The bonus proposal comes on top of Delphi's announcement Friday, Oct. 7, that it had sweetened severance packages for 21 top executives, a move the UAW said made the "bitter pill" of the company's bankruptcy filing Saturday all the more disappointing.
The Troy, Michigan-based company filed numerous motions along with the bankruptcy petitions for its U.S. units seeking approval of legal and financial advisers, the key employee compensation plan and a scheduling order for labor contracts.
Delphi said it would submit proposed contract changes to its unions on or before Oct. 21 and would begin proceedings to void agreements if it cannot negotiate cuts by mid-December.
Under its proposed key employee compensation program, 486 U.S. executives would receive cash bonuses of 30 percent to 250 percent of their salary, totaling $87.9 million, upon Delphi's exit from bankruptcy or sale of the company.
For example, President Rodney O'Neal would get a total cash bonus of $2.75 million, based on a $1.15 million average salary. Some 464 executives could earn bonuses ranging from $50,000 to $475,000, based on salaries of $120,000 to $450,000.

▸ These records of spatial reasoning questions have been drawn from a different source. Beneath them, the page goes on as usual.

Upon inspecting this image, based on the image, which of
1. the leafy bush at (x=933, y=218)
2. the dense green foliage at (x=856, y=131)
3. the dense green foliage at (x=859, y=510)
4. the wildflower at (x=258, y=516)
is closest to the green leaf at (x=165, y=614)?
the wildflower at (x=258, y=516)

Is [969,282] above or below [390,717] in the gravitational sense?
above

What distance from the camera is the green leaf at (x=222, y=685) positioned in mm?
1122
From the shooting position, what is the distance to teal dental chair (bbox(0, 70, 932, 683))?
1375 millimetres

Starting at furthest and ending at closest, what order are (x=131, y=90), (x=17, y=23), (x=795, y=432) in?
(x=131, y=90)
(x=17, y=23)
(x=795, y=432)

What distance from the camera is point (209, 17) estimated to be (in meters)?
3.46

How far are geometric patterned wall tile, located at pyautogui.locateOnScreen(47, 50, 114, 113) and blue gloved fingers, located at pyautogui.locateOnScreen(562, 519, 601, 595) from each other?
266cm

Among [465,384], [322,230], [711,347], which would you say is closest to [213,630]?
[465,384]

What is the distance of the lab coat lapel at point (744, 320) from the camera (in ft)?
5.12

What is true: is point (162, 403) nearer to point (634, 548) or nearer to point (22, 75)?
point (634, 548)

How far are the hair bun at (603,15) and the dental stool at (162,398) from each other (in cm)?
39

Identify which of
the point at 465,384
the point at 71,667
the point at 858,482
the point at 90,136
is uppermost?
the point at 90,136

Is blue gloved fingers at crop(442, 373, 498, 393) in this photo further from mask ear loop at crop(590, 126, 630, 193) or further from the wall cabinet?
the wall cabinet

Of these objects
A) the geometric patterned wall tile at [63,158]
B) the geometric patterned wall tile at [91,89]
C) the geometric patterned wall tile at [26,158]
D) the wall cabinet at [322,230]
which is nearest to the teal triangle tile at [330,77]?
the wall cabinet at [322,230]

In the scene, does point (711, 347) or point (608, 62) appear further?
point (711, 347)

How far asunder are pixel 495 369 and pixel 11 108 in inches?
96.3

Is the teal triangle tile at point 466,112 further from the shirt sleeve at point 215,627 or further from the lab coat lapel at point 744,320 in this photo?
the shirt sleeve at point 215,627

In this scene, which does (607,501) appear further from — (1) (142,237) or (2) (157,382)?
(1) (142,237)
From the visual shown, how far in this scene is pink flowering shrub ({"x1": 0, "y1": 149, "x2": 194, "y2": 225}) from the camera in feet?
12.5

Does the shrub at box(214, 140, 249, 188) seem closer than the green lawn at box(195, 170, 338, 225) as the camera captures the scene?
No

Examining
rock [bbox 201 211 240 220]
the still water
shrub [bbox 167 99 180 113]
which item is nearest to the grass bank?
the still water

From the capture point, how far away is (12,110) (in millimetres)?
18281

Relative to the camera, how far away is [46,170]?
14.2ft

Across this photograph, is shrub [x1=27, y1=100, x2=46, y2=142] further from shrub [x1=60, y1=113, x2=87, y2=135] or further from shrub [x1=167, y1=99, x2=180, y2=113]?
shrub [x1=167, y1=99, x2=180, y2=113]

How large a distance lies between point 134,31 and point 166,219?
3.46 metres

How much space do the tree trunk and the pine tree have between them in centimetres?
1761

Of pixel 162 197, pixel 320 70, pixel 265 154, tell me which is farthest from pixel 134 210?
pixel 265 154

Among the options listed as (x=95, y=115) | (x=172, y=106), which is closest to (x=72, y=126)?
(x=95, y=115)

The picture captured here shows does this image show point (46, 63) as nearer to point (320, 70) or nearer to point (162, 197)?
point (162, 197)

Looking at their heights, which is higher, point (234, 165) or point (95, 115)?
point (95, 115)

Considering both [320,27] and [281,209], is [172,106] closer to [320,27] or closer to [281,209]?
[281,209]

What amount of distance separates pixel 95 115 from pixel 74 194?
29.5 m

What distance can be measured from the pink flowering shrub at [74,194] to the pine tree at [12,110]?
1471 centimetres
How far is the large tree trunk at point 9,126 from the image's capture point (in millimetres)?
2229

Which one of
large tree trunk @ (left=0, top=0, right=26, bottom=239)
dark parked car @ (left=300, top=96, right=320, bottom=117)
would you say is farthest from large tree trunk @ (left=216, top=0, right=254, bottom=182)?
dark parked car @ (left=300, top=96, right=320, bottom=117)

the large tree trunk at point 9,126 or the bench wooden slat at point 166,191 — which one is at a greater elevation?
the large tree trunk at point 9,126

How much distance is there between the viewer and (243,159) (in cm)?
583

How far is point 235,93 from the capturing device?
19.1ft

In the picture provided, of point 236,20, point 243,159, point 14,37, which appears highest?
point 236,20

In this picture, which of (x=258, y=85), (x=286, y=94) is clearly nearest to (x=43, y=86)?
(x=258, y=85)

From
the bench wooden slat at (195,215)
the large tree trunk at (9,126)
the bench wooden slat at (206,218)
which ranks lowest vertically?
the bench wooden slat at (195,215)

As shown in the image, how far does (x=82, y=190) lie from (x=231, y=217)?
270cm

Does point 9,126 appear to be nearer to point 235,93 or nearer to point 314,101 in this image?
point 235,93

Delphi proposes allocating a 10 percent stake in the restructured company among Delphi's 595 domestic and foreign executives, though it would not be granted if all or most of Delphi's assets are sold in the process.
One-third of the equity stake would be issued in restricted stock and two-thirds in options, with one-quarter vested at the exit and one-quarter at each of the first three anniversaries of its exit.
CEO Steve Miller would not participate in the annual incentive or emergence plan, but would be eligible for a discretionary bonus at the end of his tenure as CEO.